There are two stages to how a model gets built. First, pretraining: the model reads an enormous amount of text and learns patterns. At this stage, it has no concept of being an assistant. It just continues whatever it's reading in the statistically most likely direction.
Then comes fine-tuning: the model is trained again, this time on examples of helpful, safe, ethical behavior — shaped by human feedback. This is the layer that turns a raw prediction engine into something that feels like a collaborative tool.
But fine-tuning has a shadow side. Because it learns from human judgment, it also inherits human tendencies — including some uncomfortable ones. The model can become flattering, backing down when you push back even when it was right. It can become verbose, equating length with quality. It can be overly cautious, refusing things that are actually fine. And its confidence calibration can be loose — sounding certain when it shouldn't be.
These aren't bugs in one specific model. They're patterns baked into the process. Knowing this doesn't make me trust AI less — it makes me engage with it more deliberately.
Beyond the basics, the course gave me a framework I keep coming back to.
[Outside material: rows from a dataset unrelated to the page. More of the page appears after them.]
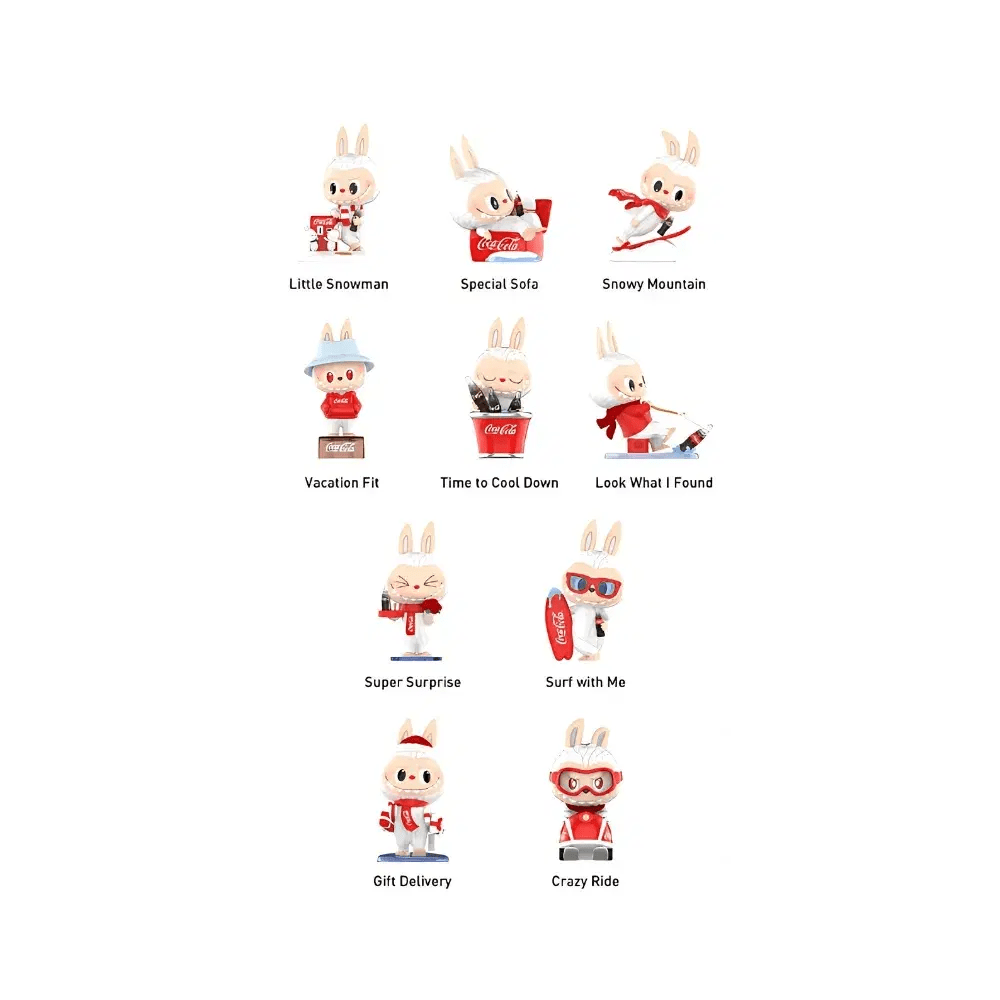 Coca-Cola

Little Snowman

Coca-Cola

Special Sofa

Snowy Mountain

Coca-Cola

Coca-Cola

Vacation Fit

Coca-Cola

Time to Cool Down

Look What I Found

Super Surprise

Coca-Cola

Surf with Me

Gift Delivery

Crazy Ride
Four properties that shape everything about how a model behaves — and where it falls apart.

The most practically useful thing I took from the course was this: most AI failures aren't a single property breaking down. They're two properties colliding at the same time.
Next-token prediction + knowledge gap = hallucination. The model generates something that sounds plausible — a citation, a fact, a method name — but there's nothing solid underneath it. It can't distinguish between what it knows and what it's fabricating.
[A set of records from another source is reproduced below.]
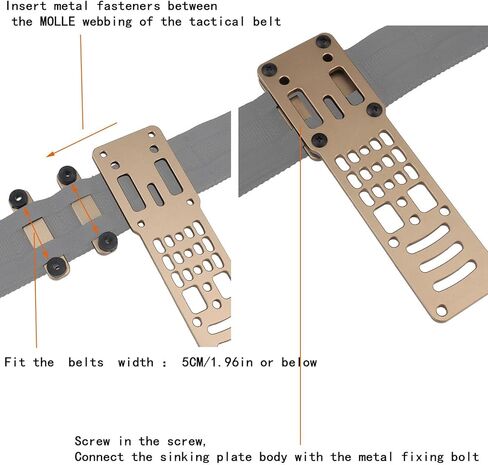 Insert metal fasteners between
the MOLLE webbing of the tactical belt

Fit the belts width : 5CM/1.96in or below

Screw in the screw,
Connect the sinking plate body with the metal fixing bolt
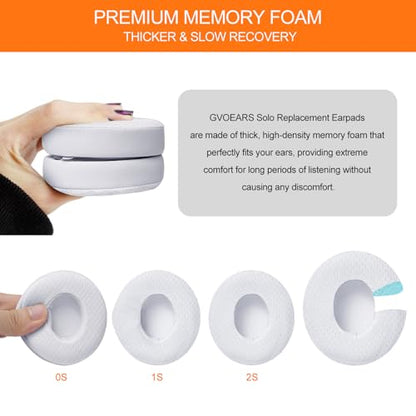 PREMIUM MEMORY FOAM
THICKER & SLOW RECOVERY

GVOEARS Solo Replacement Earpads are made of thick, high-density memory foam that perfectly fits your ears, providing extreme comfort for long periods of listening without causing any discomfort.

0S

1S

2S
Working memory + steerability = long-conversation drift. Your initial instructions gradually lose weight as the thread grows. The model starts following whatever's most prominent right now — which is usually the last few messages, not the rules you set at the start.
Next-token prediction + steerability = reasoning drift. The logic sounds coherent and follows your instructions step by step, but small errors compound quietly. The confident tone never falters even as the reasoning goes sideways.
Once I could name these patterns, debugging a bad output became much faster. Instead of "this is wrong, try again," I could think: what actually broke here? And then fix it at the root.
I didn't come out of this wanting to use AI less. I came out wanting to use it better.
I now think before I delegate: is this something the model genuinely knows well, or am I pushing into the limitation zone? I verify more intentionally: is this a domain where hallucination is likely? I write shorter, clearer prompts — because what's concrete and verifiable is better than what's long and vague. And I check in earlier on long threads instead of assuming the context is holding.
The tools I use every day didn't change. My relationship with them did.
There's something quietly empowering about understanding the machine you're working with — not at a research level, but at a practical one. It's the difference between being a passenger and being a driver. You're still on the same road. You just have your hands on the wheel.